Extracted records
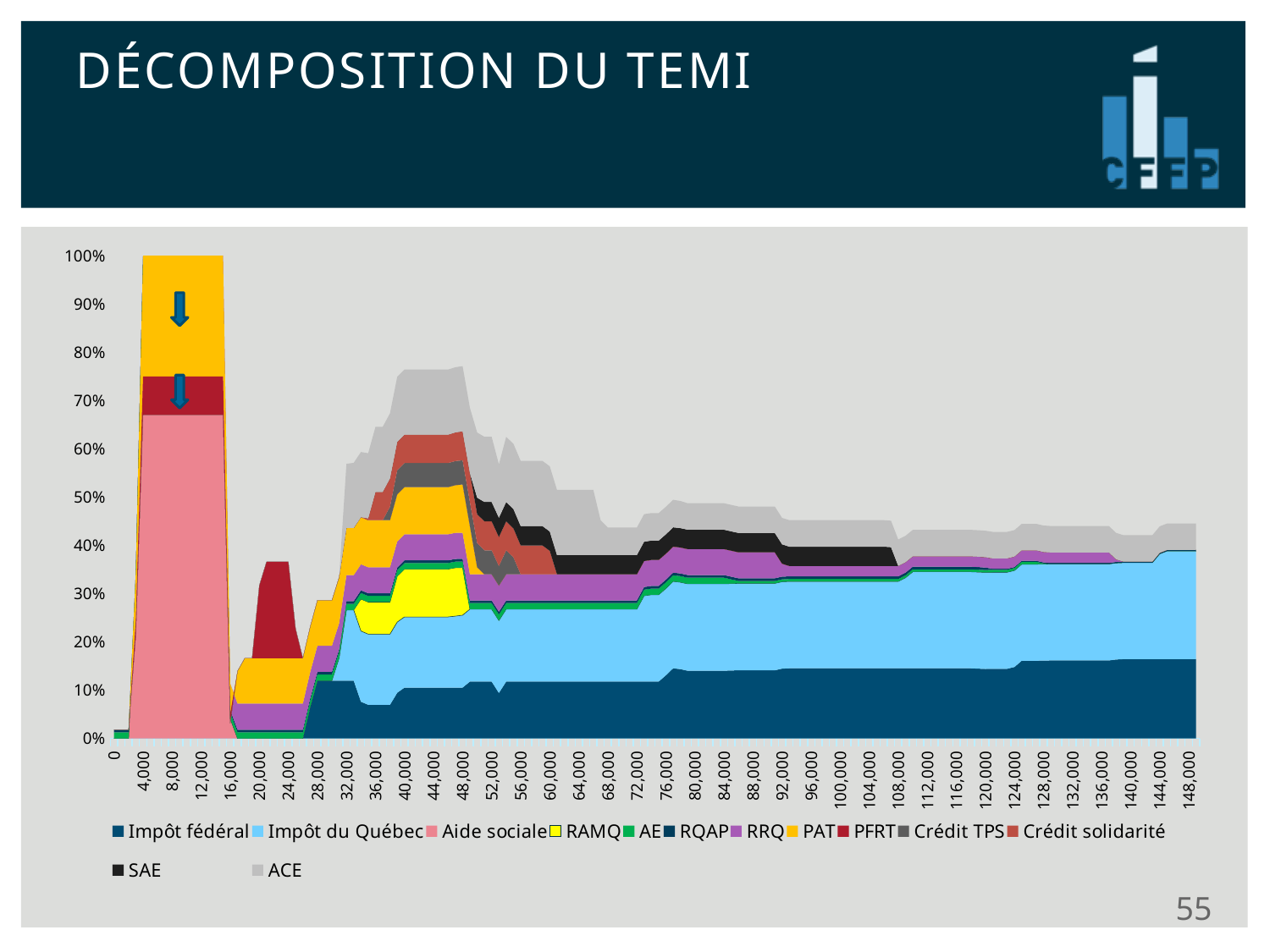
Which series accounts for the largest part of the stack at an income of 8,000? Aide sociale Does the total stacked value rise or fall between incomes of 12,000 and 16,000? fall Is the total stacked value at an income of 20,000 greater or less than 50%? less How many series does the legend list? 13 What is the title of the slide containing the chart? DÉCOMPOSITION DU TEMI Is the total stacked value at an income of 40,000 greater or less than 70%? greater How many tick labels are shown on the x axis? 38 Is the total stacked value at an income of 8,000 greater or less than 90%? greater Which series is shown in light grey at the top of the stack? ACE What kind of chart is shown on the slide? Stacked area chart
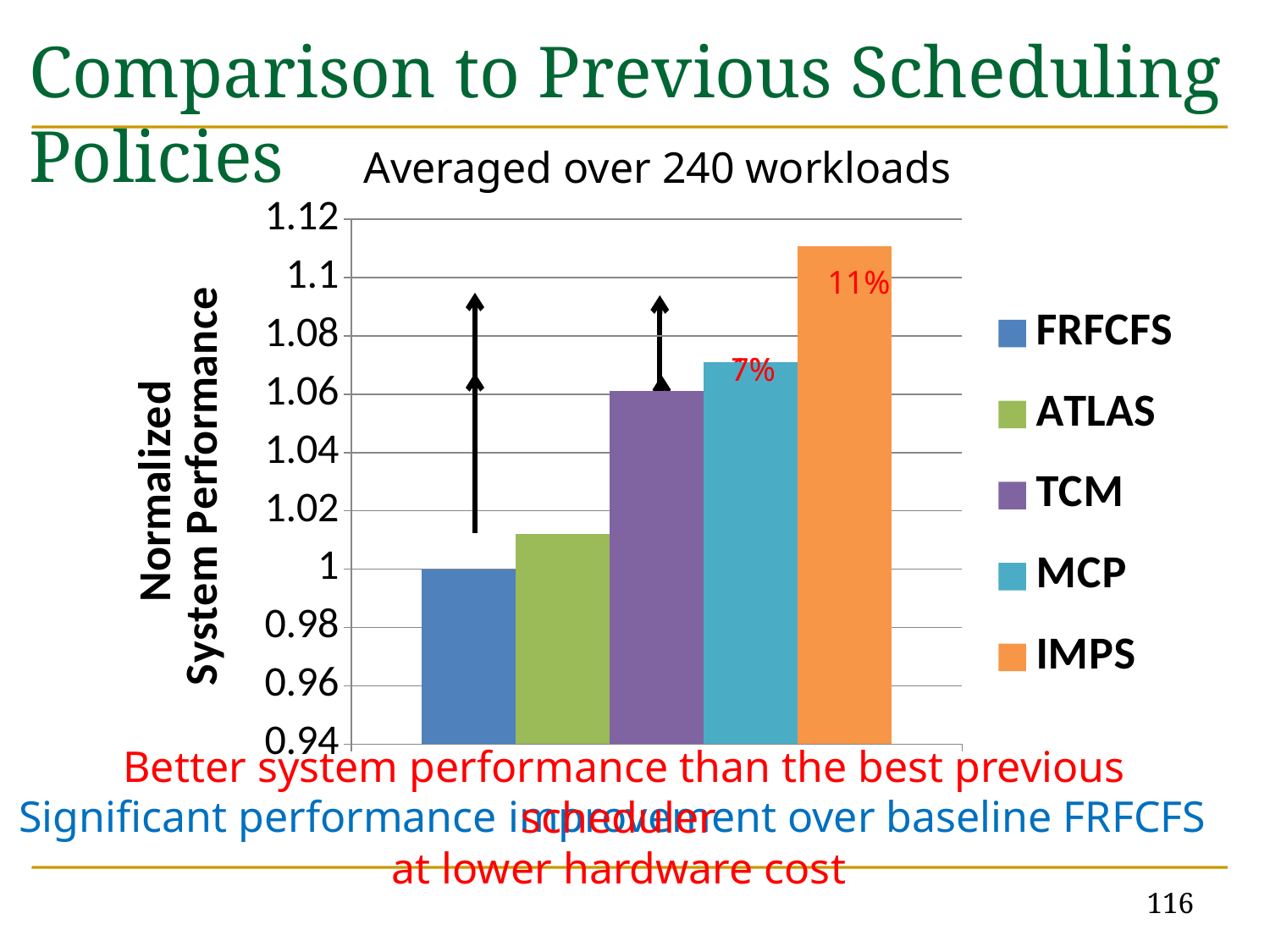
Is the normalized system performance for TCM greater or less than 1.04? greater Do the bars rise or fall from left to right across the chart? rise What is the title shown above the chart? Averaged over 240 workloads Is the normalized system performance for ATLAS greater or less than 1.02? less Which scheduling policy has the highest normalized system performance? IMPS Is the normalized system performance for IMPS greater or less than 1.1? greater What kind of chart is shown on the slide? bar chart What colour is the IMPS bar? orange Which has a higher normalized system performance, ATLAS or TCM? TCM How many series does the legend list? 5 Which scheduling policy has the lowest normalized system performance? FRFCFS What is the normalized system performance of FRFCFS? 1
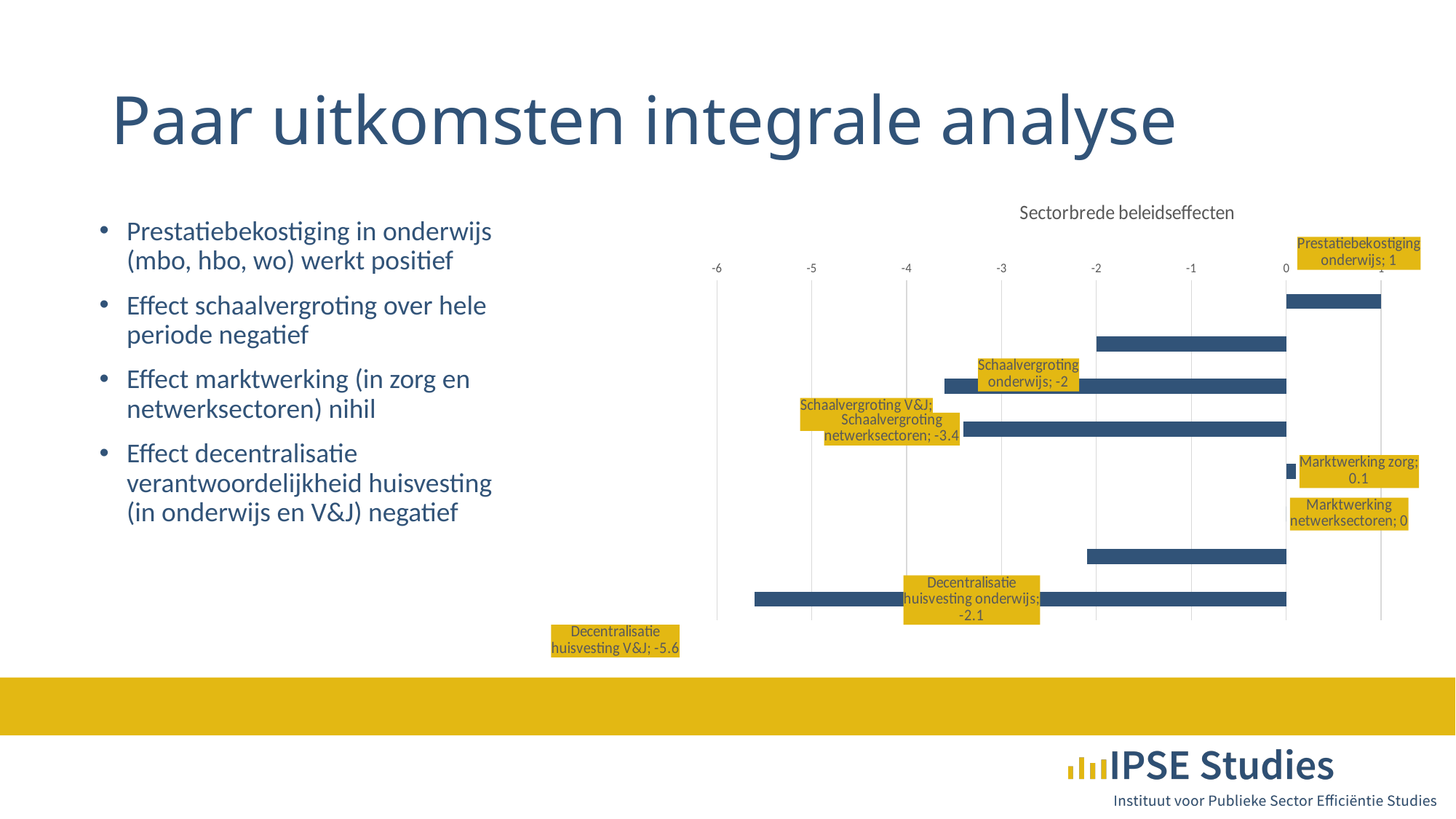
What is the title of the chart? Sectorbrede beleidseffecten What is the value for Prestatiebekostiging onderwijs? 1 What is the value for Decentralisatie huisvesting onderwijs? -2.1 What is the value for Marktwerking zorg? 0.1 Which category has the lowest value? Decentralisatie huisvesting V&J Is the value for Schaalvergroting V&J greater or less than -3? less What is the difference between the values for Schaalvergroting onderwijs and Decentralisatie huisvesting onderwijs? 0.1 What is the value for Schaalvergroting netwerksectoren? -3.4 What kind of chart is shown on the slide? bar chart How many bars are plotted in the chart? 8 What is the value for Decentralisatie huisvesting V&J? -5.6 Which category has the highest value? Prestatiebekostiging onderwijs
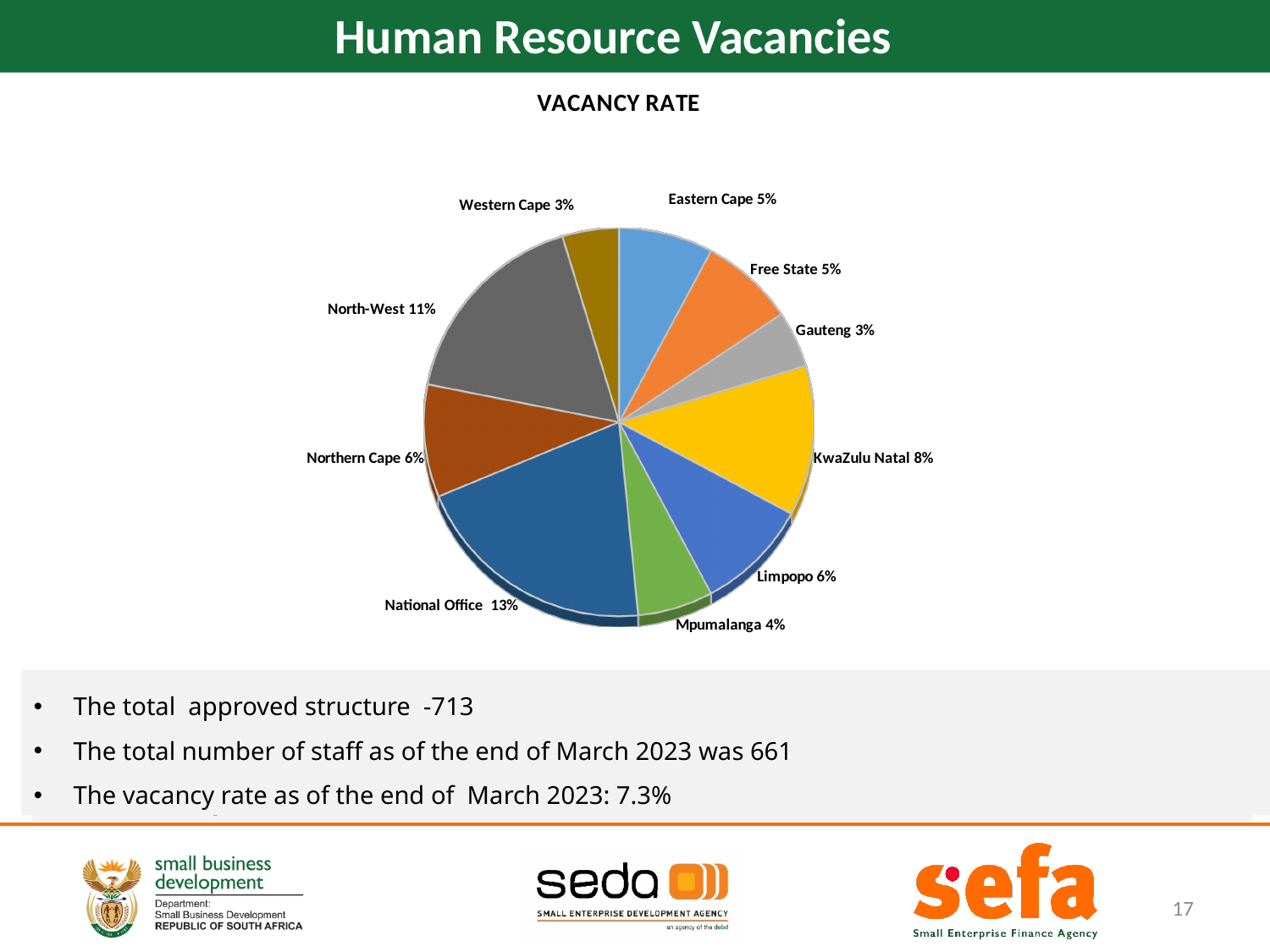
What is the vacancy rate shown for North-West? 11% How many slices does the pie chart have? 10 What is the vacancy rate shown for Western Cape? 3% Which category has the highest vacancy rate in the pie chart? National Office What is the title of the chart? VACANCY RATE What type of chart is shown on the slide? pie chart Which has a higher vacancy rate, KwaZulu Natal or Limpopo? KwaZulu Natal What is the vacancy rate shown for National Office? 13% What is the difference in percentage points between National Office and North-West? 2 What is the vacancy rate shown for Mpumalanga? 4% What is the vacancy rate shown for KwaZulu Natal? 8% Which has a higher vacancy rate, Northern Cape or Gauteng? Northern Cape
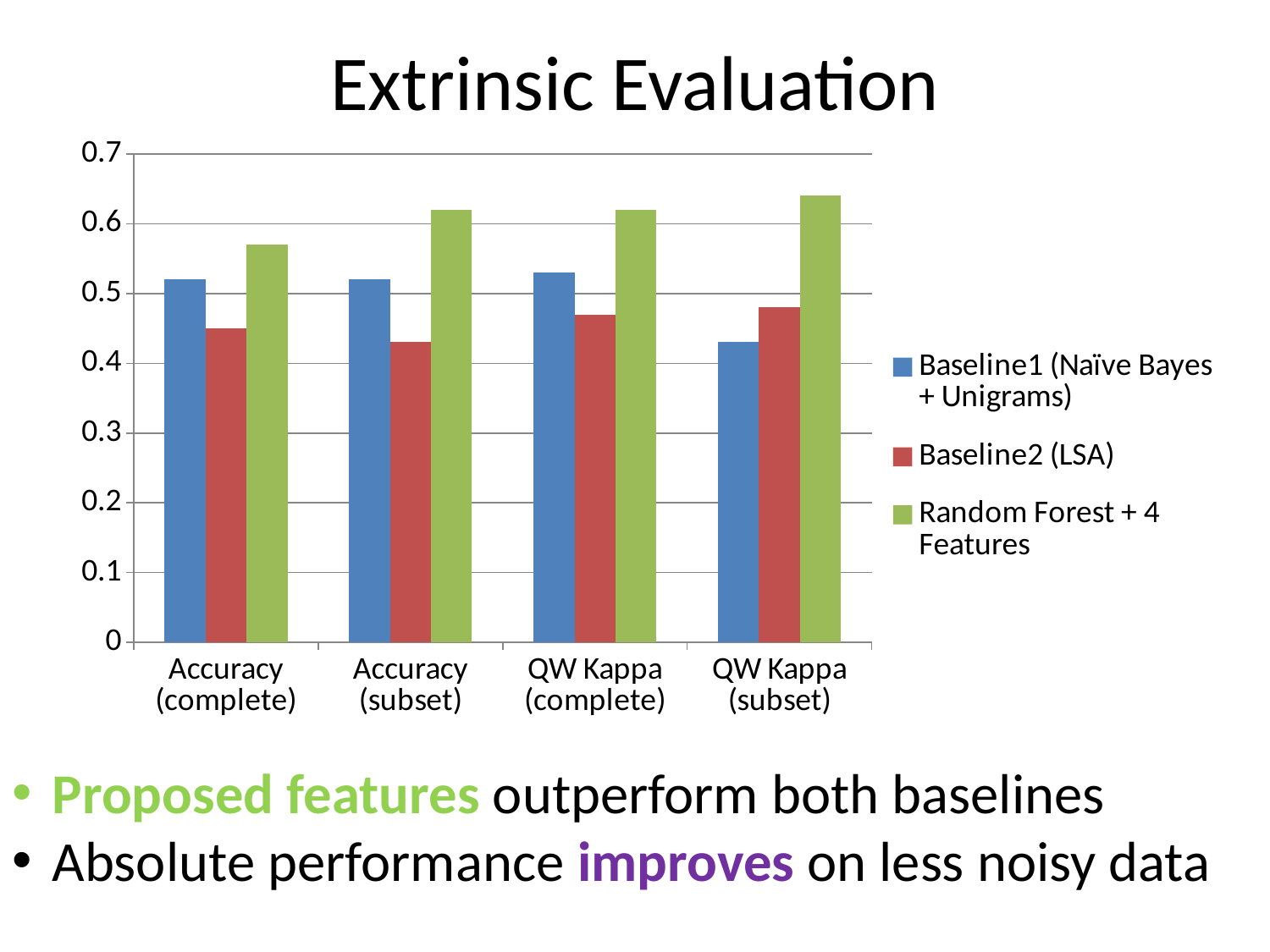
Is the value for Random Forest + 4 Features at QW Kappa (subset) greater or less than 0.6? greater How many categories are shown on the x axis of the chart? 4 For QW Kappa (subset), which is larger: Baseline1 (Naïve Bayes + Unigrams) or Baseline2 (LSA)? Baseline2 (LSA) For Accuracy (complete), which series has the highest bar? Random Forest + 4 Features What colour represents the Random Forest + 4 Features series in the chart? green Is the value for Baseline1 (Naïve Bayes + Unigrams) at Accuracy (complete) greater or less than 0.5? greater For QW Kappa (subset), which series has the lowest bar? Baseline1 (Naïve Bayes + Unigrams) How many series does the chart's legend list? 3 What is the title of the chart? Extrinsic Evaluation What kind of chart is shown on the slide? bar chart In which category does the Random Forest + 4 Features series reach its highest value? QW Kappa (subset) Is the value for Baseline2 (LSA) at Accuracy (subset) greater or less than 0.5? less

## Assigned task
Retype the text of every record above word for word, leaving out the pictures.

## Solved problem
Which series accounts for the largest part of the stack at an income of 8,000? Aide sociale Does the total stacked value rise or fall between incomes of 12,000 and 16,000? fall Is the total stacked value at an income of 20,000 greater or less than 50%? less How many series does the legend list? 13 What is the title of the slide containing the chart? DÉCOMPOSITION DU TEMI Is the total stacked value at an income of 40,000 greater or less than 70%? greater How many tick labels are shown on the x axis? 38 Is the total stacked value at an income of 8,000 greater or less than 90%? greater Which series is shown in light grey at the top of the stack? ACE What kind of chart is shown on the slide? Stacked area chart
Is the normalized system performance for TCM greater or less than 1.04? greater Do the bars rise or fall from left to right across the chart? rise What is the title shown above the chart? Averaged over 240 workloads Is the normalized system performance for ATLAS greater or less than 1.02? less Which scheduling policy has the highest normalized system performance? IMPS Is the normalized system performance for IMPS greater or less than 1.1? greater What kind of chart is shown on the slide? bar chart What colour is the IMPS bar? orange Which has a higher normalized system performance, ATLAS or TCM? TCM How many series does the legend list? 5 Which scheduling policy has the lowest normalized system performance? FRFCFS What is the normalized system performance of FRFCFS? 1
What is the title of the chart? Sectorbrede beleidseffecten What is the value for Prestatiebekostiging onderwijs? 1 What is the value for Decentralisatie huisvesting onderwijs? -2.1 What is the value for Marktwerking zorg? 0.1 Which category has the lowest value? Decentralisatie huisvesting V&J Is the value for Schaalvergroting V&J greater or less than -3? less What is the difference between the values for Schaalvergroting onderwijs and Decentralisatie huisvesting onderwijs? 0.1 What is the value for Schaalvergroting netwerksectoren? -3.4 What kind of chart is shown on the slide? bar chart How many bars are plotted in the chart? 8 What is the value for Decentralisatie huisvesting V&J? -5.6 Which category has the highest value? Prestatiebekostiging onderwijs
What is the vacancy rate shown for North-West? 11% How many slices does the pie chart have? 10 What is the vacancy rate shown for Western Cape? 3% Which category has the highest vacancy rate in the pie chart? National Office What is the title of the chart? VACANCY RATE What type of chart is shown on the slide? pie chart Which has a higher vacancy rate, KwaZulu Natal or Limpopo? KwaZulu Natal What is the vacancy rate shown for National Office? 13% What is the difference in percentage points between National Office and North-West? 2 What is the vacancy rate shown for Mpumalanga? 4% What is the vacancy rate shown for KwaZulu Natal? 8% Which has a higher vacancy rate, Northern Cape or Gauteng? Northern Cape
Is the value for Random Forest + 4 Features at QW Kappa (subset) greater or less than 0.6? greater How many categories are shown on the x axis of the chart? 4 For QW Kappa (subset), which is larger: Baseline1 (Naïve Bayes + Unigrams) or Baseline2 (LSA)? Baseline2 (LSA) For Accuracy (complete), which series has the highest bar? Random Forest + 4 Features What colour represents the Random Forest + 4 Features series in the chart? green Is the value for Baseline1 (Naïve Bayes + Unigrams) at Accuracy (complete) greater or less than 0.5? greater For QW Kappa (subset), which series has the lowest bar? Baseline1 (Naïve Bayes + Unigrams) How many series does the chart's legend list? 3 What is the title of the chart? Extrinsic Evaluation What kind of chart is shown on the slide? bar chart In which category does the Random Forest + 4 Features series reach its highest value? QW Kappa (subset) Is the value for Baseline2 (LSA) at Accuracy (subset) greater or less than 0.5? less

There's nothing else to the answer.